▶ _Problem to solve_
Format the data below as a Markdown table with two columns, Row and Text. Number each line and skip blank lines, and leave the pictures out.

▶ _Data for processing_
-=-=-
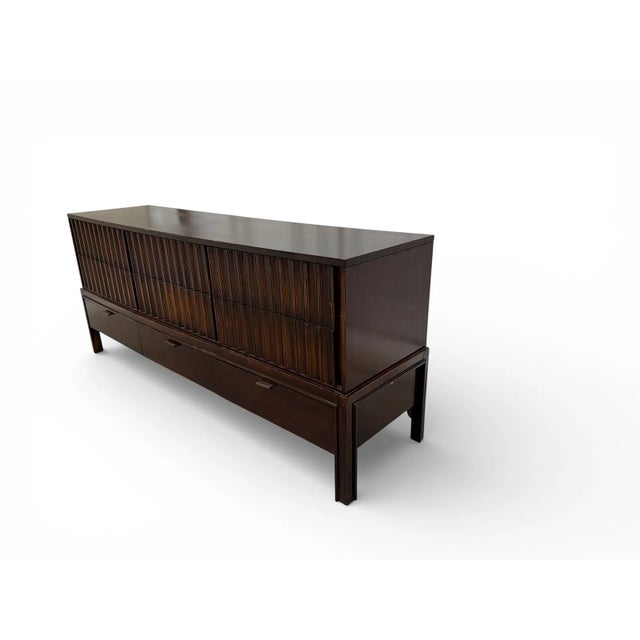 Mid-Century Modern 1960s Mid-Century Modern Fluted Nine-Drawer Dresser For Sale - Image 3 of 13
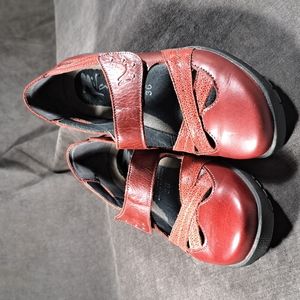 Milano Shoes Deep Red Red Speckled Leather Velcro Slip Mary Janes VG EU36 US5.5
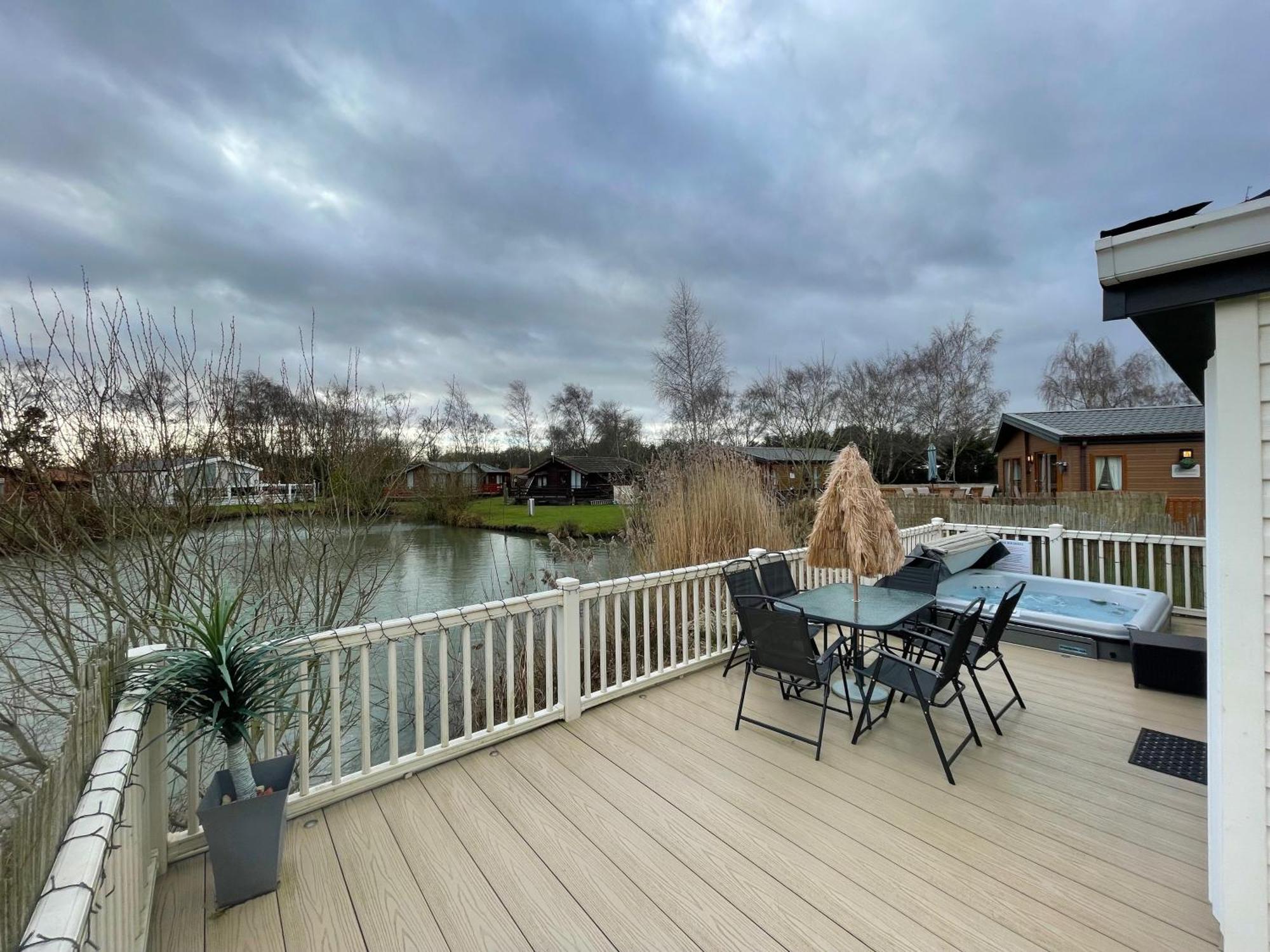Luxury Lakeside Lodge L2 With Hot Tub Situated At Tattershall Lakes Country Park Esterno foto
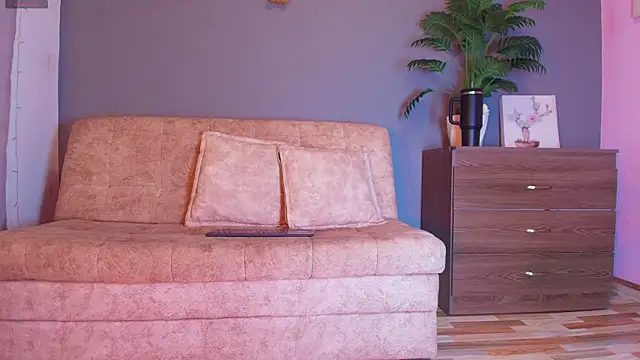 jade brunnette online show from April 23, 8:22 pm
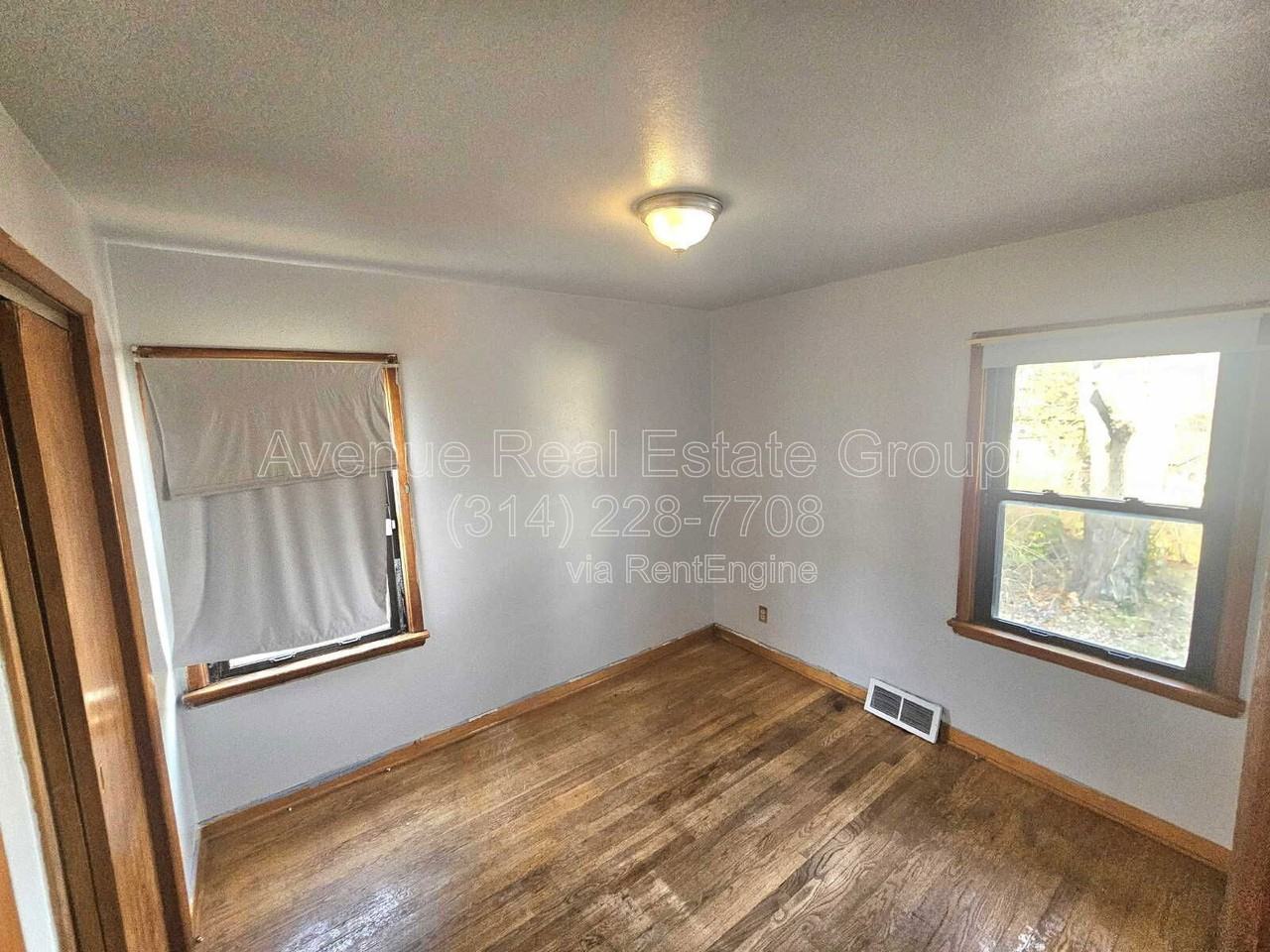 8883 Saint Cyr Dr - Photo 6 of 14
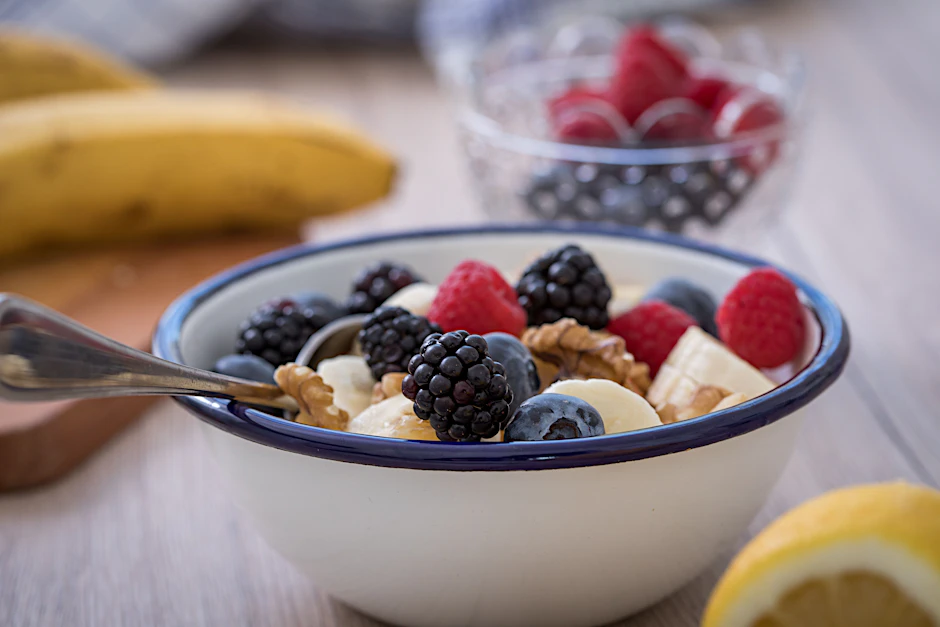 Den süßen Zahn mit frischen Früchten zufriedenzustellen ist gesünder, als einen Schokoladenriegel zu snacken.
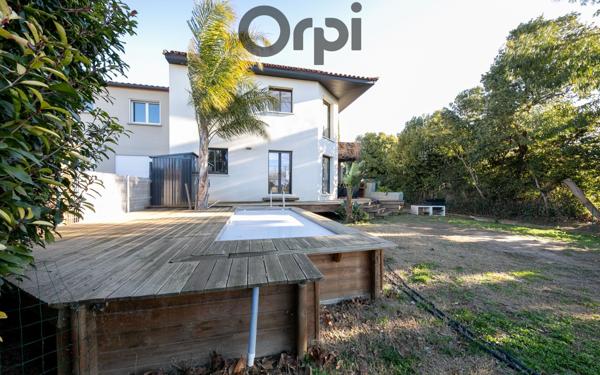 Maison à vendre    5 pièces •  Villelongue-de-la-Salanque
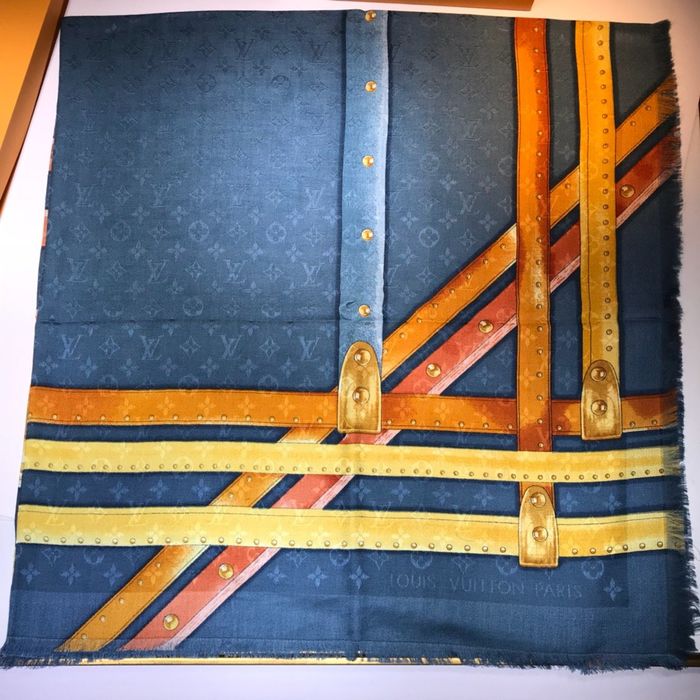 Louis Vuitton Scarf LV00132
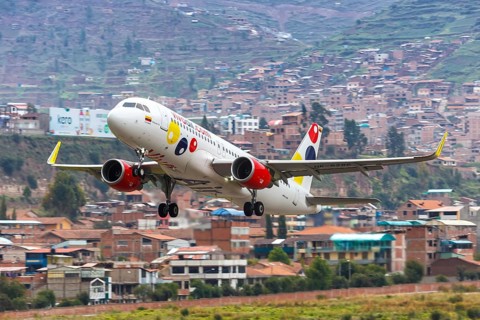 A Vivaair Airbus A320 with registration number HK-5286 at Cuzco Airport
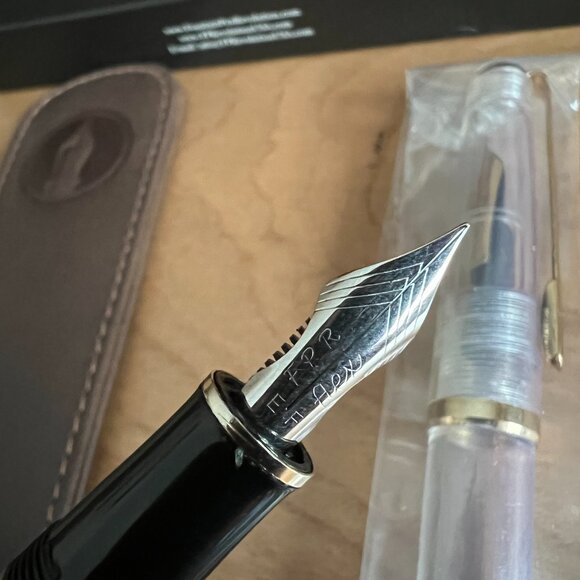 2 FPR Fountain Pen Revolution ~ EF #5.5 Ultra Flex & Fine ~ and a Leather Sleeve - Picture 3 of 4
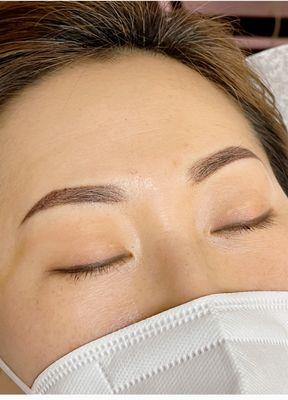 Ombre brow
Natural brow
-=-=-
▶ _Exercise output_
| Row | Text |
|---|---|
| 1 |  Mid-Century Modern 1960s Mid-Century Modern Fluted Nine-Drawer Dresser For Sale - Image 3 of 13 |
| 2 |  Milano Shoes Deep Red Red Speckled Leather Velcro Slip Mary Janes VG EU36 US5.5 |
| 3 | Luxury Lakeside Lodge L2 With Hot Tub Situated At Tattershall Lakes Country Park Esterno foto |
| 4 |  jade brunnette online show from April 23, 8:22 pm |
| 5 |  8883 Saint Cyr Dr - Photo 6 of 14 |
| 6 |  Den süßen Zahn mit frischen Früchten zufriedenzustellen ist gesünder, als einen Schokoladenriegel zu snacken. |
| 7 |  Maison à vendre    5 pièces •  Villelongue-de-la-Salanque |
| 8 |  Louis Vuitton Scarf LV00132 |
| 9 |  A Vivaair Airbus A320 with registration number HK-5286 at Cuzco Airport |
| 10 |  2 FPR Fountain Pen Revolution ~ EF #5.5 Ultra Flex & Fine ~ and a Leather Sleeve - Picture 3 of 4 |
| 11 |  Ombre brow |
| 12 | Natural brow |